It moves like a spark at first. A flash, disappearing, as if cast up from the stones underfoot. The fourth spark catches on the dead bracken by the trackside, pausing, growing wings, burning orange, shivering with movement, its thick body flexing. Off – past the bluebell to the bugle. Descending to the blue and purple spike. Off – restless, fidgeting from flower to flight.
If spring is a series of shocks – Light! Warmth! Swallows! – then nothing quite hits the way that colour does. Above, the bright leaves of new beech, trembling with chlorophyll, filter the light.
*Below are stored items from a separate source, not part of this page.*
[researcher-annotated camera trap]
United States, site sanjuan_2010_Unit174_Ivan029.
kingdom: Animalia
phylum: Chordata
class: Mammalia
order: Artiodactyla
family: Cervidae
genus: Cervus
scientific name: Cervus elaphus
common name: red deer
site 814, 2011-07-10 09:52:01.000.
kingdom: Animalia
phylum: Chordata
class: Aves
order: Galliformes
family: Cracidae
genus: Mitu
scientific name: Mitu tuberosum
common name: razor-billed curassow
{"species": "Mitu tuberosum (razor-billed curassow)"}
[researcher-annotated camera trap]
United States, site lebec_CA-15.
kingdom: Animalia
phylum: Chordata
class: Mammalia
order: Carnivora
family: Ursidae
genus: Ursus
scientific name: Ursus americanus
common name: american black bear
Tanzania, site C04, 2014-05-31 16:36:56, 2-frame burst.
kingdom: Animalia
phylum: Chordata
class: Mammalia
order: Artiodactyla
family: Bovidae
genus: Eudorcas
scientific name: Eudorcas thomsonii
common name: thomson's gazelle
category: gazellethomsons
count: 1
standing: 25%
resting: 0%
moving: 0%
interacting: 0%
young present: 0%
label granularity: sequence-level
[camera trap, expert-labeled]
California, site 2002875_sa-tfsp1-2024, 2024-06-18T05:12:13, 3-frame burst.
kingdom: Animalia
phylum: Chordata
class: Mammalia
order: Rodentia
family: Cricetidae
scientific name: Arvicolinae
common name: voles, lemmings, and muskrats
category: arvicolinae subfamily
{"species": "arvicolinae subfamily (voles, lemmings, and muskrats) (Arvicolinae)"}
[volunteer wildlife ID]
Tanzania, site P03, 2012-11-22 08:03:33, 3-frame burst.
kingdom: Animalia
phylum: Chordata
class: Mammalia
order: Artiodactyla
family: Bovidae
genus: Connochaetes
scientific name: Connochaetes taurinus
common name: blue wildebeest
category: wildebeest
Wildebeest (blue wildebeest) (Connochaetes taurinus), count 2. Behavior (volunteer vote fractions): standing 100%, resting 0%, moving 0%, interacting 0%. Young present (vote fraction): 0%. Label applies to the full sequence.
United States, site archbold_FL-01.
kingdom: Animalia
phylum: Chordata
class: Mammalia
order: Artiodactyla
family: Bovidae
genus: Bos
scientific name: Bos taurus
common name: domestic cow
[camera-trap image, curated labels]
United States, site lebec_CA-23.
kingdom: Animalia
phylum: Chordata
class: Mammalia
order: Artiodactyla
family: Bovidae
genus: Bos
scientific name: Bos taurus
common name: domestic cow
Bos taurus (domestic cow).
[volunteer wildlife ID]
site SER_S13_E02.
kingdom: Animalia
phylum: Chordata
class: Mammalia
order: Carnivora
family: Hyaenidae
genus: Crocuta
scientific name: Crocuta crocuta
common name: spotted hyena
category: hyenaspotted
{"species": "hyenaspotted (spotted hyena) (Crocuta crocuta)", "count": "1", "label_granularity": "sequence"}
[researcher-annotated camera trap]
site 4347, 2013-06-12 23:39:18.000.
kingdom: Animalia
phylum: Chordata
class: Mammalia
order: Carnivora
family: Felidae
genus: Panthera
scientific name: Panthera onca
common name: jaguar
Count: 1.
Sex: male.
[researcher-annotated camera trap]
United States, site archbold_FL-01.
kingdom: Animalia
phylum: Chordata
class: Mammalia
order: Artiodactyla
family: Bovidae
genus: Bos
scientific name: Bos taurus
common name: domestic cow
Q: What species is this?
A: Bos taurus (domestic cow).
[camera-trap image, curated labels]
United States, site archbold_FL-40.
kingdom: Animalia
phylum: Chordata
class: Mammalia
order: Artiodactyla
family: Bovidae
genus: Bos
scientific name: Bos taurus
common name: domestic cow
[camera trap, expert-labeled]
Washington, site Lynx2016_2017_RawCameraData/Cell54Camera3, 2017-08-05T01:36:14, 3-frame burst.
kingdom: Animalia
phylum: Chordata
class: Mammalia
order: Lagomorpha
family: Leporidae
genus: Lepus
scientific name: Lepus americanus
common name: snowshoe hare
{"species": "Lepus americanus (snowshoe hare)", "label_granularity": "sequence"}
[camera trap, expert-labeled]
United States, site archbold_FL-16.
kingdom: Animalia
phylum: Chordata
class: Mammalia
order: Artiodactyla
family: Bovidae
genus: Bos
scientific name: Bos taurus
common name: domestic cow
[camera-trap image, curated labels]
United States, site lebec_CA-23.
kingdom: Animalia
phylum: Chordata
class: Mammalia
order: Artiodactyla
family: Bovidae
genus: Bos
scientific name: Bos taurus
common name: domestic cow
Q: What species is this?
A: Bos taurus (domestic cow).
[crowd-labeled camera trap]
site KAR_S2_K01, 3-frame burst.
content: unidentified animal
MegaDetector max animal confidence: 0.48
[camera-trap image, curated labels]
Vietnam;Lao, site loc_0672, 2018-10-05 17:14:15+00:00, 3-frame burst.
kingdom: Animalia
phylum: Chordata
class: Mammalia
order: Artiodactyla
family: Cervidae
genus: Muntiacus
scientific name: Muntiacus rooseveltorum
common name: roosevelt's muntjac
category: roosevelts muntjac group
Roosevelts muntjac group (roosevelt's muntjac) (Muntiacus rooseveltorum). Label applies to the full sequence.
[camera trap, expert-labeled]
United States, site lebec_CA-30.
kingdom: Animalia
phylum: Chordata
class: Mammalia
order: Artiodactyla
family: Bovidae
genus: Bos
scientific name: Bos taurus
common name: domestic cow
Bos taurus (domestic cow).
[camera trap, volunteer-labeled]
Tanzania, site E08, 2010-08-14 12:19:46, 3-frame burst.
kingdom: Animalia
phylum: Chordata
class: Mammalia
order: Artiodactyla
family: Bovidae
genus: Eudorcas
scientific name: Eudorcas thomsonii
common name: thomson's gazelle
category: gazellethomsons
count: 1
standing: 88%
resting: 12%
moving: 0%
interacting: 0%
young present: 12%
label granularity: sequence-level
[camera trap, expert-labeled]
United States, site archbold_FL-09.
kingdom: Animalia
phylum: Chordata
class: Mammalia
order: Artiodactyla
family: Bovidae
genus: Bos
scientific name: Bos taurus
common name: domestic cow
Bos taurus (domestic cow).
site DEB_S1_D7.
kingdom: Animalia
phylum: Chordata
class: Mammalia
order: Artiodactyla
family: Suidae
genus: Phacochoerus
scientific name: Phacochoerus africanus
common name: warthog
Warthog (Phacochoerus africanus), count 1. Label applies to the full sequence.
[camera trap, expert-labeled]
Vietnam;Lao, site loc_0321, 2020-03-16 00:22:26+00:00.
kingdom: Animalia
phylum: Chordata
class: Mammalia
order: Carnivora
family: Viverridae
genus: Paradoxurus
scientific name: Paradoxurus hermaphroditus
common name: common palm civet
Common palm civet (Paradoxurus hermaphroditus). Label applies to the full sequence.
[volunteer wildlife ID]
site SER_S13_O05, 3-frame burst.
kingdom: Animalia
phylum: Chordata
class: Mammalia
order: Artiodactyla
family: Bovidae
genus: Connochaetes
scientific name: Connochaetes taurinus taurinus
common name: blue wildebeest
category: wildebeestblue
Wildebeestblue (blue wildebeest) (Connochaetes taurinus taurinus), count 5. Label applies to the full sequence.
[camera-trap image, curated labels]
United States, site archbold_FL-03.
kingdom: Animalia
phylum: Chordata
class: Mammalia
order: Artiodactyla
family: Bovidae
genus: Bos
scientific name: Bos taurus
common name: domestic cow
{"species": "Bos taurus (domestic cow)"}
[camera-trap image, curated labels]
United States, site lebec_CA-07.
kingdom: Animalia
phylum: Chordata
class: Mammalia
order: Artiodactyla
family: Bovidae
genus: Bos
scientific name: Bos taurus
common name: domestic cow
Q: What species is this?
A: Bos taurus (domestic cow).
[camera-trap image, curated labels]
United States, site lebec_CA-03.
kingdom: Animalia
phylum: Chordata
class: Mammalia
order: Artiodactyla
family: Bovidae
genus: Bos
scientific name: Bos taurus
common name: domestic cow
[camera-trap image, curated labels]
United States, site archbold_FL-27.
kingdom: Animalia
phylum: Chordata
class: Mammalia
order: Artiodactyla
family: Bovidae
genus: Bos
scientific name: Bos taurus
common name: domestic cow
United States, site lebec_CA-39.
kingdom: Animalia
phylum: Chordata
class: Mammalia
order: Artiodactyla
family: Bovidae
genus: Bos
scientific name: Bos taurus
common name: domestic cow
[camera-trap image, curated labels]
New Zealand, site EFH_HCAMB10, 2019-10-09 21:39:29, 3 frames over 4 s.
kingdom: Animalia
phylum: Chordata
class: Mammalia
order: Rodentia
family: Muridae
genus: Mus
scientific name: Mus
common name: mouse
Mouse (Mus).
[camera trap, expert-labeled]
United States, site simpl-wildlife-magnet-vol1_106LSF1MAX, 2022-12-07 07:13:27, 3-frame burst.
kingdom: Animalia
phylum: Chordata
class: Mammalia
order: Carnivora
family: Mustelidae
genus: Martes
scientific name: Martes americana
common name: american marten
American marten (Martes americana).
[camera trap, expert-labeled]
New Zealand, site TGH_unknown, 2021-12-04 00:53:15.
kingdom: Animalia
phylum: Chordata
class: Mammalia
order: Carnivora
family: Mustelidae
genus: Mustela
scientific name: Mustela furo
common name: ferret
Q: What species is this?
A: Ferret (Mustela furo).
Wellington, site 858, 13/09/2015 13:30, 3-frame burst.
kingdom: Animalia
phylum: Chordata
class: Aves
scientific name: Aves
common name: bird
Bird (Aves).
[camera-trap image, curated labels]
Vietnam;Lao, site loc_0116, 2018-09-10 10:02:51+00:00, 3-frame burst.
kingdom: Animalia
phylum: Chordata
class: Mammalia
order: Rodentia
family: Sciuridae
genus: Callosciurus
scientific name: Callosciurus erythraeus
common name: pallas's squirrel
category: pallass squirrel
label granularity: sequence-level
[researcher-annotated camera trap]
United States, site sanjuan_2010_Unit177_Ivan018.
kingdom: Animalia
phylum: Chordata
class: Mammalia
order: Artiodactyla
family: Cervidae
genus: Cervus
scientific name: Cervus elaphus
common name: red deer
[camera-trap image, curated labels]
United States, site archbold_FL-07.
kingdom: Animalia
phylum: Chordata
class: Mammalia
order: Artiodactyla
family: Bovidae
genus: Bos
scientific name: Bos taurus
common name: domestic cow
Welsh poppy stands like a lightbulb by the path, growing opposite the white-spangled stitchwort and ramsons that bracket the dull shimmer of bluebells. Water avens hangs its head as if in shame. Green tiger beetles scuttle over stone. Colt’s-foot breaks through the track, the sun seen through a periscope, next to the shaggy heads of dandelions. It’s on a dandelion I see it better. The pearl-bordered fritillary perches, its wings of amber and black fretwork absorbing the meagre sunshine. Meagre but enough. Both butterfly and flower glow.
This wasn’t the given it might have appeared to be on paper. Flight periods are a vague suggestion, prone to individual variation; variation in region; variation in weather. This disordered spring: chiffchaff and willow warbler early. Sand martins only a day before house martin; over a fortnight before swallow. Bud and bloom side by side. March warm and April cold and May wet. Prediction is increasingly futile. Half the wood’s birds are back, the rest missing, status unknown.
Winter lingers in the rust of dead bracken. The oak leaves still unfurling like a hand held half-beckoning.
A passing walker asks what I’m looking at.
‘Pearl-bordered fritillary’, I say, ‘one of Scotland’s rarest butterflies.’
She nods wisely. ‘We are lucky to have such things’.
And I can’t disagree.





Love the pace of that first paragraph. It has been a funny old year so far. Good read with my morning coffee and that is a truly beautiful butterfly!